[[ SUPPLIED PASSAGE open ]]

Yesterday I drove 3 1/2 hours to Jackson, MS to meet with my licensing board for my marriage and family therapy license. It was an "informal" hearing to discuss my case and probation. I had no idea what to expect, but I wanted to meet them face to face to make it more personal. It was also a huge step for me in order to try to make things right and own up to my consequences.
In May 2012, I reported my unethical behavior to the licensing board. I knew I had to if I was going to do counseling here in North MS. I didn't know what the outcome would be, but if God was leading me to counsel for a living, then I knew He would work it out. Over a year and a half later, I sat in front of the board members, facing them about my painful past. It was humbling no doubt.
I arrived to the meeting room and sat down with about 10 other people. These were credentialed social workers and marriage and family therapists. Colleagues. Prior to that meeting, I was simply a "case file" for them to discuss, at least that's how it seemed in my head. I went to the meeting to accept my consequences in person and ask for a reduction in sentence, if at all possible, since it had been 2 1/2 years since my recovery process started. I was not there to defend myself.
At the start of the meeting, the lawyer called the meeting into order and the details of my situation were read out loud. The lead case manager was updating the other board members of the case. They each had copies of all of the information I provided them. It was tough to hear the "facts" of my situation and try to anticipate how people would respond. I prayed that I would not let my shame overtake me but that I would stay calm and feel God's peace. God came through. I stayed calm, shared from my heart, and awaited the final verdict.

[[ SUPPLIED PASSAGE closed ]]
[[ SOURCE INFORMATION open ]]

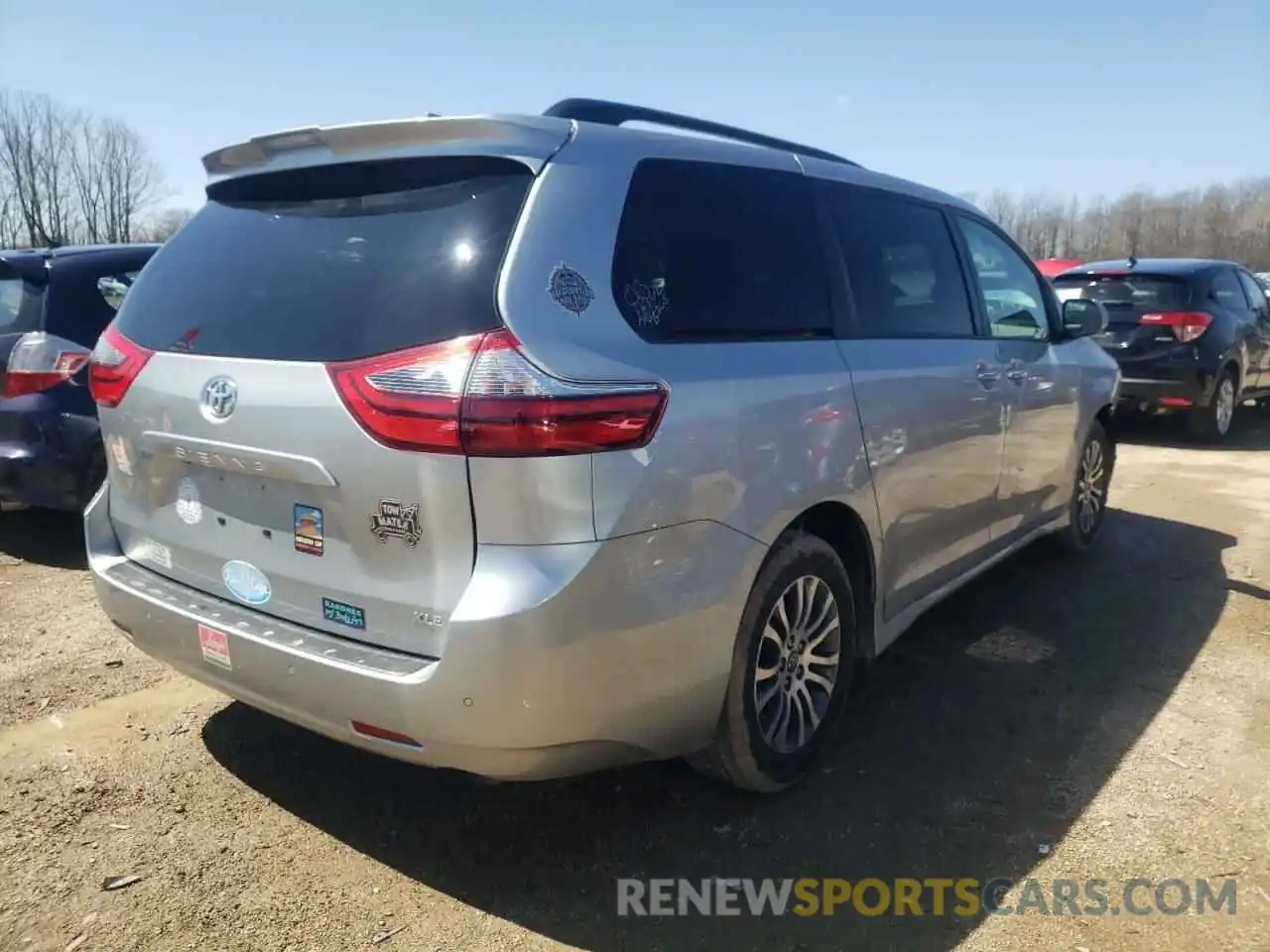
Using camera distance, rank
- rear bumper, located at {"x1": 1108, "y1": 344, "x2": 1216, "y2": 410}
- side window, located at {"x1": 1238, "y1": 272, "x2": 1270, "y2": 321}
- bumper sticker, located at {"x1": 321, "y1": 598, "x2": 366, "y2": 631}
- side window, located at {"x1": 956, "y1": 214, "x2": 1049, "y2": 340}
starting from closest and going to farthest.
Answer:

[[ SOURCE INFORMATION closed ]]

### TASKS FOR THIS EXERCISE
a) In the account of the licensing board hearing, how does the part read if you begin at the words that have "Yesterday I drove", stop after "to my consequences.", and change "hearing" to "session"?
b) What lengths of time does the account of the licensing board hearing mention? List every one.

### RESULTS IN ORDER
a)
Yesterday I drove 3 1/2 hours to Jackson, MS to meet with my licensing board for my marriage and family therapy license. It was an "informal" session to discuss my case and probation. I had no idea what to expect, but I wanted to meet them face to face to make it more personal. It was also a huge step for me in order to try to make things right and own up to my consequences.

b)
- 3 1/2 hours
- Over a year and a half
- 2 1/2 years